A country masia could be the ideal choice if you yearn to be isolated away from the stresses of modern life. However, you should know that managing such a property involves a great deal of work and unless you speak reasonable Spanish to hire help and skilled tradespeople, you could find the task wears you down after a while.
You also need to think about living in rural locations during the winter months, as if there is only one road to the house this could become inaccessible during heavy storms. Other issues to ponder are potential fire risks, and the availability of water, electricity and Internet.
If you do decide to purchase this type of property, make sure you use the services of a competent lawyer because in some areas there could be a problem with the seller not registered with the land registry.
Cave houses or “casas cueva” are not present all over Spain, but in parts of Andalucía, you can find this type of traditional dwelling. Living in a cave is not everyone’s cup of tea but modern troglodytes often say they would never go back to apartment dwelling after their life underground.
Cave houses were excavated in many cases centuries ago. The builders would dig into the side of a mountain or hillside, and the inner parts of the house could be several metres underground. Because of this, cave homes are extremely well insulated and the temperature remains constant at around 18 to 21°C. This makes it very economical when it comes to utility bills, as there is no need for air-conditioning, not even during the extremely hot summer months, which is remarkable when you think average Andalucía temperatures reach the mid-30s in July and August.
Cave houses come in all shapes, sizes and conditions. There are no two exactly the same. You can find modern cave houses newly excavated and finished to a very high standard, and you’ll find others that could do with some modernisation – then there’s others that need complete renovation.

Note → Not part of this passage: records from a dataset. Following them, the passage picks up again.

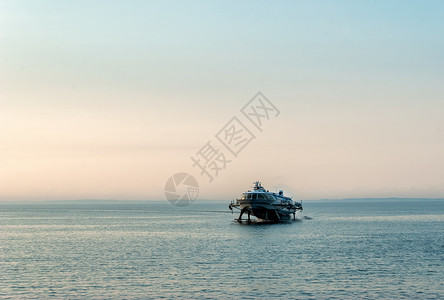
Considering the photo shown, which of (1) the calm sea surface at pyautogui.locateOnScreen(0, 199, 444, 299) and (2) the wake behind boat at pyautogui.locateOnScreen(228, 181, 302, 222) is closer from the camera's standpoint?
(1) the calm sea surface at pyautogui.locateOnScreen(0, 199, 444, 299)

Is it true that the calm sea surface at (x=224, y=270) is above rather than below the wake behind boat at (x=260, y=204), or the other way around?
below

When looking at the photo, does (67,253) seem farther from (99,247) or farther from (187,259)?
(187,259)

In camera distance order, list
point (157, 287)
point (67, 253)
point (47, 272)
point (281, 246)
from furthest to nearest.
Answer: point (281, 246)
point (67, 253)
point (47, 272)
point (157, 287)

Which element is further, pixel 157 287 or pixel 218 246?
pixel 218 246

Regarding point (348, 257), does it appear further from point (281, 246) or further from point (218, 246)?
point (218, 246)

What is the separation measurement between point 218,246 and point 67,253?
2439cm

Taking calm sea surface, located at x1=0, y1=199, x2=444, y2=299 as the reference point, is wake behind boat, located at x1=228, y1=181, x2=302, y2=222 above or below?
above

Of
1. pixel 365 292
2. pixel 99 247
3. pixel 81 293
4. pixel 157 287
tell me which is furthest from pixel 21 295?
pixel 99 247

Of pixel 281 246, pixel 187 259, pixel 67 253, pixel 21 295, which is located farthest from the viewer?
pixel 281 246

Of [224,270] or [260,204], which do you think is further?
[260,204]

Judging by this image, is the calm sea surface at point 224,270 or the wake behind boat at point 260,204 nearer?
the calm sea surface at point 224,270

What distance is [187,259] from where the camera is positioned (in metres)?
72.8

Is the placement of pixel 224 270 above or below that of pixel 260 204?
below

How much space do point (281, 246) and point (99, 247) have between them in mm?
30435
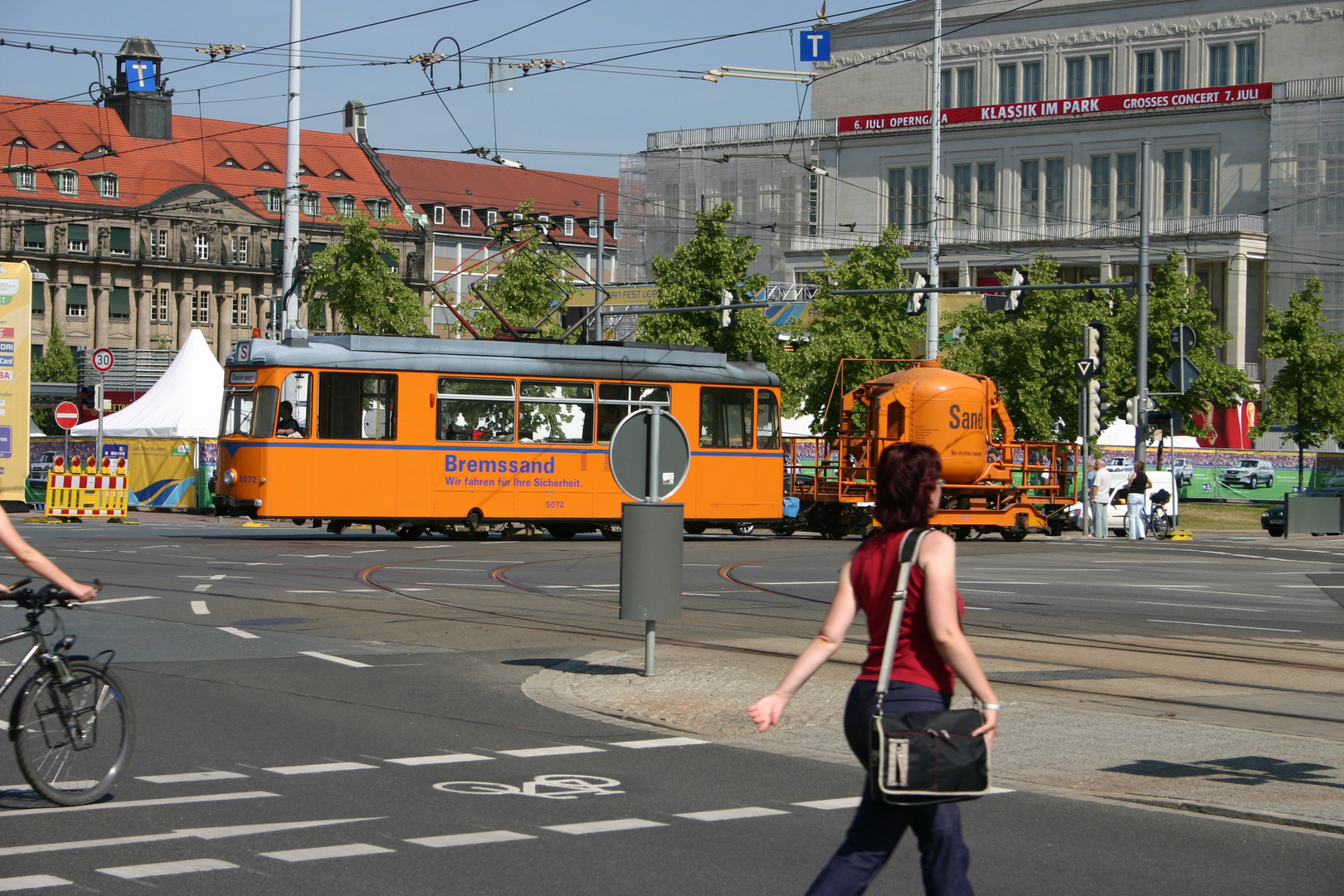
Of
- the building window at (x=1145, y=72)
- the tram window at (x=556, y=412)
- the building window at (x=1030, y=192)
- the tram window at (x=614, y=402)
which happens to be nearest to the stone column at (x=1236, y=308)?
the building window at (x=1145, y=72)

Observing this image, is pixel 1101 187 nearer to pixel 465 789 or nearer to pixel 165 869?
pixel 465 789

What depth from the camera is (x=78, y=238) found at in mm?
92562

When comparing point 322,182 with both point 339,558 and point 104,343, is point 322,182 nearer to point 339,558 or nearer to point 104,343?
point 104,343

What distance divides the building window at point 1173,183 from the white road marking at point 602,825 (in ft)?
233

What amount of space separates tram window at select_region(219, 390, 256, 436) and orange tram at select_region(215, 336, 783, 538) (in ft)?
0.10

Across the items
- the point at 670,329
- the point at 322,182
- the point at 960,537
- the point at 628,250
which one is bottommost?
the point at 960,537

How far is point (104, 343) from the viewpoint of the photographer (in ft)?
308

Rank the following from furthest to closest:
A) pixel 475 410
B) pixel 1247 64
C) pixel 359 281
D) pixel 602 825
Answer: pixel 1247 64 → pixel 359 281 → pixel 475 410 → pixel 602 825

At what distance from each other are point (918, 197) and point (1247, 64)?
16.4 metres

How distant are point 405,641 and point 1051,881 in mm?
8168

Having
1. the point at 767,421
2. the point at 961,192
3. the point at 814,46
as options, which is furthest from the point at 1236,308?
the point at 767,421

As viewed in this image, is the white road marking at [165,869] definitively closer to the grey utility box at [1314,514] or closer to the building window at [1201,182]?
the grey utility box at [1314,514]

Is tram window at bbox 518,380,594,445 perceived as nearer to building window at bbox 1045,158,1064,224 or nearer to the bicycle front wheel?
the bicycle front wheel

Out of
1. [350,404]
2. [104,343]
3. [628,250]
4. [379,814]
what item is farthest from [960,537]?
[104,343]
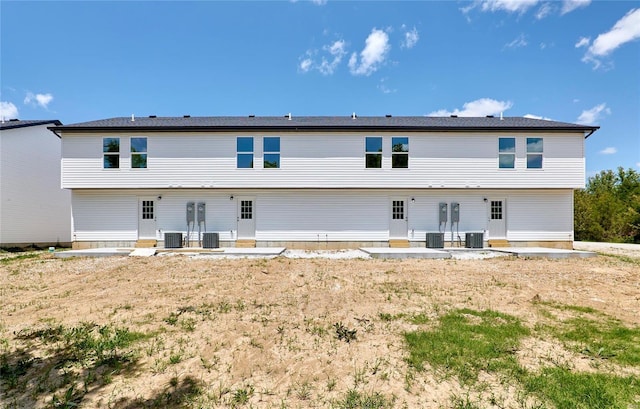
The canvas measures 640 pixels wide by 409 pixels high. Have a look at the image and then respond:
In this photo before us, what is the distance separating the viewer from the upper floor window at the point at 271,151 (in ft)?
43.6

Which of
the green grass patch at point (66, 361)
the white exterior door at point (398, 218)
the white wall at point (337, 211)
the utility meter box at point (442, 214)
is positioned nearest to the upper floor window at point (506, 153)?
the white wall at point (337, 211)

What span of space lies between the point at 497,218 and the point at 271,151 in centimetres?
1094

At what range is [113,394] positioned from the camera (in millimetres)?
3033

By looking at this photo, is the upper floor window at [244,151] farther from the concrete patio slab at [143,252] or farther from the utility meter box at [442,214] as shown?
the utility meter box at [442,214]

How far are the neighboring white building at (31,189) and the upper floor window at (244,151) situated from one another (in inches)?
434

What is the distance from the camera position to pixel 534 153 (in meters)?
13.3

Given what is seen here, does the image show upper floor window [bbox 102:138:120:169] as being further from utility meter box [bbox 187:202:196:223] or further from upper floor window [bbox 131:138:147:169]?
utility meter box [bbox 187:202:196:223]

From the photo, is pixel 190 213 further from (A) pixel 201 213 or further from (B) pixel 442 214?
(B) pixel 442 214

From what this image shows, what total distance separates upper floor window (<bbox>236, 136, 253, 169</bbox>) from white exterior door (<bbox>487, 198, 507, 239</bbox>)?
37.0ft

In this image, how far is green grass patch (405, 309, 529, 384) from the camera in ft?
11.4

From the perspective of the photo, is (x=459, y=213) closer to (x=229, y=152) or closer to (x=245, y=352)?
(x=229, y=152)

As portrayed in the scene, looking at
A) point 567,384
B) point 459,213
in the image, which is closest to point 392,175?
point 459,213

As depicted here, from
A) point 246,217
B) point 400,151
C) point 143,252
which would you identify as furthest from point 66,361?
point 400,151

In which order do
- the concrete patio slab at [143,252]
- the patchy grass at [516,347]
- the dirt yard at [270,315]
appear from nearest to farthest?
the patchy grass at [516,347] → the dirt yard at [270,315] → the concrete patio slab at [143,252]
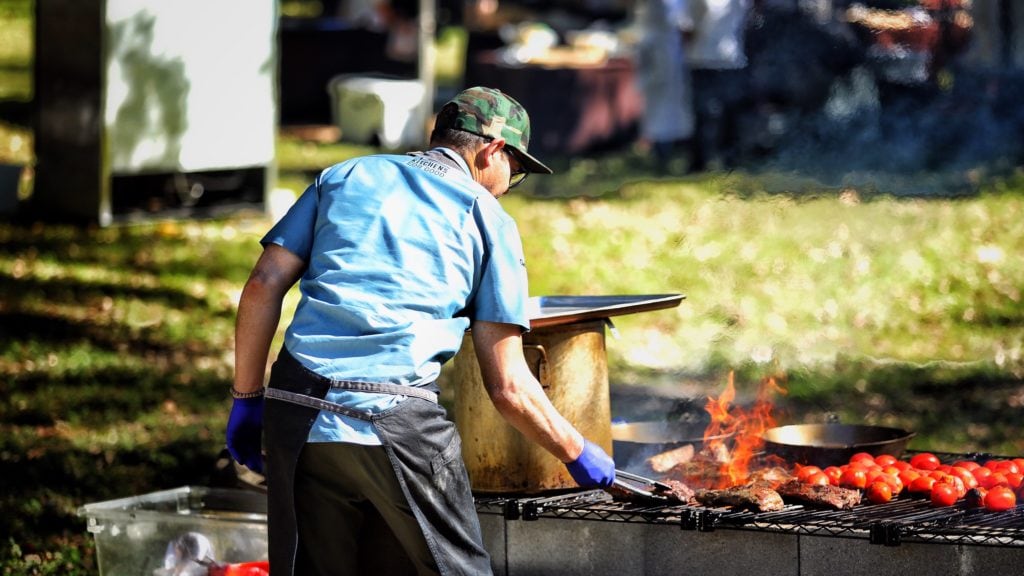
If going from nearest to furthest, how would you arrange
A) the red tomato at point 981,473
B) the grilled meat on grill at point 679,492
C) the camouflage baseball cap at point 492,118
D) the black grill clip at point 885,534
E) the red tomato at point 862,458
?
the camouflage baseball cap at point 492,118
the black grill clip at point 885,534
the grilled meat on grill at point 679,492
the red tomato at point 981,473
the red tomato at point 862,458

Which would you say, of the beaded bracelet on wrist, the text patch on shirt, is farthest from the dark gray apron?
the text patch on shirt

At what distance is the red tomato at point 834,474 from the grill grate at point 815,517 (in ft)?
0.66

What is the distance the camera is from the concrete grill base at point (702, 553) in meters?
4.57

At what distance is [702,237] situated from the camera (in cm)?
1225

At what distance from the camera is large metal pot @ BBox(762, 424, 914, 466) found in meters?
5.50

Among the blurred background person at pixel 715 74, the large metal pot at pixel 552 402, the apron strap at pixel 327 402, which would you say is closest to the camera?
the apron strap at pixel 327 402

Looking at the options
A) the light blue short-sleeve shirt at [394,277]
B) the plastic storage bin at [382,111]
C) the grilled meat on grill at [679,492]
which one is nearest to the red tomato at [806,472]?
the grilled meat on grill at [679,492]

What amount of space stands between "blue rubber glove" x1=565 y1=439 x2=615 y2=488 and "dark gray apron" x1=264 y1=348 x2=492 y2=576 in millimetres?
345

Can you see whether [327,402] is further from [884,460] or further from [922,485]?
[884,460]

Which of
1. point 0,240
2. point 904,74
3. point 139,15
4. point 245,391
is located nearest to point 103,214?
point 0,240

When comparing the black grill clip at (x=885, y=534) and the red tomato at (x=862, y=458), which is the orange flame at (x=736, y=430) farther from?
the black grill clip at (x=885, y=534)

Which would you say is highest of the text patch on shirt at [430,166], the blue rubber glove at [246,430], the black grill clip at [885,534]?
the text patch on shirt at [430,166]

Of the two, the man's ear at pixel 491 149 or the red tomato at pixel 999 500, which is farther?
the red tomato at pixel 999 500

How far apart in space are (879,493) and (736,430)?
95 centimetres
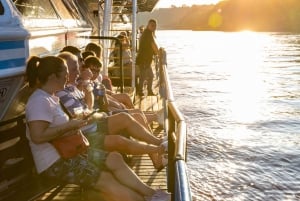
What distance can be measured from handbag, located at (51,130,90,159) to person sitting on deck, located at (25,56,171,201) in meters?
0.04

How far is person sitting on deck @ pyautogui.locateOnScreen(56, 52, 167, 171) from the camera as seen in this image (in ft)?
15.5

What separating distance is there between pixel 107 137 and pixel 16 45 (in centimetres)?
119

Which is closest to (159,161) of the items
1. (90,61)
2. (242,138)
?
(90,61)

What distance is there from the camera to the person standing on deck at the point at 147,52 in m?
11.9

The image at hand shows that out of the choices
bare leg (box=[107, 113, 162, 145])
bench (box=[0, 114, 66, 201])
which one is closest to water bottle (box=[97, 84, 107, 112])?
bare leg (box=[107, 113, 162, 145])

The rooms in old cave houses would often have been used to house animals, and many feature mangers hand carved into the walls, and possibly even a feeding shoot in the ceiling.
Some cave homes have external front extensions added to the side of the hill where they join the underground section of the property. This helps combat the slight feeling of claustrophobia you may feel in the deepest recess of the home. The houses with front additions look like regular houses, and it’s only when you go inside that you realise you are actually in a cave house.
Cave houses are usually fairly cheap to buy compared to other property types, and also easy to renovate, as well as cheap to live in. There are practically zero maintenance costs, and cave houses tend to be situated in friendly low-crime areas, so when you are not in residence, you don’t have to be concerned about anyone pilfering your roof slates or breaking in through the windows.
The village of Guadix in Andalucia is home to the largest number of cave homes in Europe, with over 2000 underground residences. Locals have inhabited the caves for hundreds of years, and many public buildings are in Guadix caves, including the church along with restaurants and hotels.
Until recent years the cave homes were mostly home to the poor and considered of a lower standard than a modern townhouse or apartment. However, these days cave dwellings are bought by locals to live in or turn into tourist rentals.
Ultimately the type of Spanish housing you decide to buy will depend on your budget, the number of people living with you, and how important accessibility to local amenities is to the family. But whatever type of property you purchase, you will be able to enjoy the fabulous weather, beaches, many outdoor attractions, and relaxing lifestyle that most regions of Spain offer.